Ms. Ngiwidi listens to this speech. Then she says, still in that same bewildered tone, like she can't possibly imagine what's going on in Gwen's life that could possibly take priority, "But there are only a few weeks left in the semester." And less time than that until regionals, yes, Gwen's aware. "Are you sure this is what you want to do?"
Is Gwen sure that she'd rather spend time making the Young brothers feel safe in their own neighborhood than she would passive-aggressively competing with Kevin the "make me a sandwich" guy?
Ms. Ngiwidi sighs, and signs the drop sheet.
Her parents don't really take the news well, either, and aren't satisfied with the pale justifications that Gwen hands over when they demand them; whatever excuse she can think of that isn't, because I'm Spider-Man! Sorry!
The worst part about being an overachiever, Gwen has found, is that people always assume you'll be willing to do more. When really, you're already working at 110% to get done all the things you've already got on your plate, and no, Dad, you don't have "just a minute," and, no, Mr. Ramirez, you don't want to volunteer for this competition although yes, it looks like fun, and somewhere along the lines, someone throws "I thought you'd be more dependable than this" and it breaks you like someone had dropped you to the floor like a glass ornament.
At work, Ripley reaches across and rubs a hand along her back, saying, "Yeah, but you know how it is for girls like us, Gwen. Someone once told us that we could do anything, so we took that to mean we had to do everything."
Dr. Connors comes around behind them right then, peering at his clipboard through his bifocals and already speaking. "-- is this the station that reported twice the usual aggression markers in the serum simulation for Fred --"
He stops, finally spotting the look on Gwen's face.
"Gwen?" All the impatience falls away from his voice, leaving just the fatherly note that endears him to her a little bit, even when she mostly just wants him to go away. It's getting harder and harder to keep all the lies straight when everybody gets so concerned all the time. "What's wrong?"
She opens her mouth to deliver the easy lie, but Ripley beats her to it. "She's got too much on her plate, so instead of going postal and shooting everybody the way most people do at this stage, she dropped out of debate club, only now everybody's trying to guilt-trip her for it, so it's having the opposite effect on her stress levels than she'd hoped.

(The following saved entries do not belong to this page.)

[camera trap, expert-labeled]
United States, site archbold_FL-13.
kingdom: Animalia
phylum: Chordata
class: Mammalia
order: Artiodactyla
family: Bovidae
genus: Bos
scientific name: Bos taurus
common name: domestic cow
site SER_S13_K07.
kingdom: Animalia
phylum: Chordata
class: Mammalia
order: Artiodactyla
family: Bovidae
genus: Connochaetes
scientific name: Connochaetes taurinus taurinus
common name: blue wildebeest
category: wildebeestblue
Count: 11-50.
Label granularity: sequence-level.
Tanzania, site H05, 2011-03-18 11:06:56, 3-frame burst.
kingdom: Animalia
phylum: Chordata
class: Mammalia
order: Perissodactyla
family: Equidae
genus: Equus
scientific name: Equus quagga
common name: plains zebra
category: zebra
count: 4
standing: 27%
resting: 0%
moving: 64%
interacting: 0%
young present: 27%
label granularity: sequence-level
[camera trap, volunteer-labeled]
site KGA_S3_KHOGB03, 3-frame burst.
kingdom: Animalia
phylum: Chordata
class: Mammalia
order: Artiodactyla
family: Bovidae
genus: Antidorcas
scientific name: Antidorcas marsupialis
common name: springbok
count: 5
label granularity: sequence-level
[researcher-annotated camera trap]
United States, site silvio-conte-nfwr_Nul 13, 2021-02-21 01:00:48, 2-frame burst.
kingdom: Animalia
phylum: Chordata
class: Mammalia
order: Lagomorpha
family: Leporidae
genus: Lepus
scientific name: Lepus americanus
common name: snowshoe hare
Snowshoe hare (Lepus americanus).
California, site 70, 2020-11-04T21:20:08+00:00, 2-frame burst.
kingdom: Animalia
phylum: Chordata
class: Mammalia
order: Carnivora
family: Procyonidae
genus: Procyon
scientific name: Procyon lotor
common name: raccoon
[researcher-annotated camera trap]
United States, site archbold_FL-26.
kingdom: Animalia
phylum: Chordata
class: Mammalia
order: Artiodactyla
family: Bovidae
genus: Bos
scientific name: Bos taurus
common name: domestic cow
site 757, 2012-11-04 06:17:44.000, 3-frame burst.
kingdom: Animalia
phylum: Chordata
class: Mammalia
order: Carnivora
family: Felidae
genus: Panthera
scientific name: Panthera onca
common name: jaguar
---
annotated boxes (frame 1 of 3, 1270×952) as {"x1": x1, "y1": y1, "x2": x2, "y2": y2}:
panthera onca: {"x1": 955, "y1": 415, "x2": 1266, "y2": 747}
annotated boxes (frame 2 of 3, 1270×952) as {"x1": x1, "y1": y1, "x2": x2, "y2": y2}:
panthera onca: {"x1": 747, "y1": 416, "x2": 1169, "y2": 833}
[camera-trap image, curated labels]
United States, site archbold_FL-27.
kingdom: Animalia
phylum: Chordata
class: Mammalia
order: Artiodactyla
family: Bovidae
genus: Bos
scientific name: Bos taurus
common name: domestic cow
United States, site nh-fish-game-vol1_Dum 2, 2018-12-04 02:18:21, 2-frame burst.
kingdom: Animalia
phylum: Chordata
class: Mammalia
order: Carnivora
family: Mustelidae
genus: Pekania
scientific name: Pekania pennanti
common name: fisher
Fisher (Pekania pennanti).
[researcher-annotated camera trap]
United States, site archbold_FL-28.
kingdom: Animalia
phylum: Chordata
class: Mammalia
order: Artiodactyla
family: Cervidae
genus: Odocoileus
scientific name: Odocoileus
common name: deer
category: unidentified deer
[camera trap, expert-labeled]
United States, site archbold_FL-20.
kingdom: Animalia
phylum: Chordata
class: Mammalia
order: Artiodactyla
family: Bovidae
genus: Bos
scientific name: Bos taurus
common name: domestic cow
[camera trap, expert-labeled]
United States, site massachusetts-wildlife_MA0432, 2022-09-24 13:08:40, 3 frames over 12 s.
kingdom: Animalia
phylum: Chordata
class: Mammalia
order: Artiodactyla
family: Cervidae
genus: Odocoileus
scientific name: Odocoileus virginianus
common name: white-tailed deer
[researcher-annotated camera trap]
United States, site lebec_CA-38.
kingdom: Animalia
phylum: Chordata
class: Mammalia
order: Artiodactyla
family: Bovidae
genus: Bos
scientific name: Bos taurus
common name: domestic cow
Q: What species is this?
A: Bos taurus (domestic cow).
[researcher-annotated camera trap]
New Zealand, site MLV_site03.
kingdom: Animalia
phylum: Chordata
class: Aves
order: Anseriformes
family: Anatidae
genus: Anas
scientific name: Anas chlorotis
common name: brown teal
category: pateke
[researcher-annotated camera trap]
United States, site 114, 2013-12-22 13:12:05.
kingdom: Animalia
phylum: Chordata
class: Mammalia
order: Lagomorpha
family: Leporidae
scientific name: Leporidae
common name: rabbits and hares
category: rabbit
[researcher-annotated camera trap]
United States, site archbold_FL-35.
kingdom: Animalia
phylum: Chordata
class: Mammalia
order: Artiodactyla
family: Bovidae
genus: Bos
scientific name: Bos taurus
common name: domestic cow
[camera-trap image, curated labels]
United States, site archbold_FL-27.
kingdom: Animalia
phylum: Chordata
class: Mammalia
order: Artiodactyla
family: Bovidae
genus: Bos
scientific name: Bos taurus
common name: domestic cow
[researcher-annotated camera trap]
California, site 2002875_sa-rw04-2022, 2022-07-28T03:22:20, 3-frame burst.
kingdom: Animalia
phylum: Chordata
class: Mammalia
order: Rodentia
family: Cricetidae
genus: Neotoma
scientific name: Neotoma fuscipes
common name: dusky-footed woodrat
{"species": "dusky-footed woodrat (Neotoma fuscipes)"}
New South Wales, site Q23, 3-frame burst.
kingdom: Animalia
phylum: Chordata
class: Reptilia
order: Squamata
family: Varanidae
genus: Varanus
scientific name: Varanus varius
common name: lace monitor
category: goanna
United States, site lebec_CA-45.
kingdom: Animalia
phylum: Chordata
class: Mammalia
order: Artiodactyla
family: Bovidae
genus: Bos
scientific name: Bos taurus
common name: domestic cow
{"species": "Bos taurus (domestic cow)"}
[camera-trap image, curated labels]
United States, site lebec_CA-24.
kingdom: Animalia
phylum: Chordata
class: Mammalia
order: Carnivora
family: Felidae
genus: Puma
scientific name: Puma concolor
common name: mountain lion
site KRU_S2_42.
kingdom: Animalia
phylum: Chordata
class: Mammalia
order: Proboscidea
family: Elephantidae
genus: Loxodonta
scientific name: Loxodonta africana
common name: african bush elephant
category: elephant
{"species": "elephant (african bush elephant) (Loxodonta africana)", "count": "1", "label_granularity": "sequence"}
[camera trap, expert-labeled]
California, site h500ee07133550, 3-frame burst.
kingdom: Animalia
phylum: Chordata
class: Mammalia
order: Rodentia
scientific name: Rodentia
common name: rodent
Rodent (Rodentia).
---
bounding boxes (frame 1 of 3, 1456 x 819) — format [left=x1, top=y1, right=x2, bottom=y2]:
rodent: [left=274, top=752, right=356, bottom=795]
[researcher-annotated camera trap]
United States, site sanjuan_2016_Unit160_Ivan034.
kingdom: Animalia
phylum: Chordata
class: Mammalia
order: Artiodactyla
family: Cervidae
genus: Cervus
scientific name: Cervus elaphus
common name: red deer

Also, her school's now shit out of luck if they hoped to win a trophy against Stuyvesant."
"Thanks, Ripley," Gwen says, muffled from the desk.
Dr. Connors doesn't say anything for a long moment, not even to reprimand Ripley on her language, and it's the kind of silence that prompts Gwen into looking up. He meets her eyes steadily and tells her, "For what it's worth, Gwen, you should never feel guilty about doing what is necessary to protect yourself. Your mental health is the priority here."
"Thanks, Doc," she says with some surprise. When she'd imagined the corners she'd get support from, she hadn't really been imagining Dr. Connors would be one of them.
He smiles, and as he turns away, she catches a glimpse of something that looks like road rash on his neck.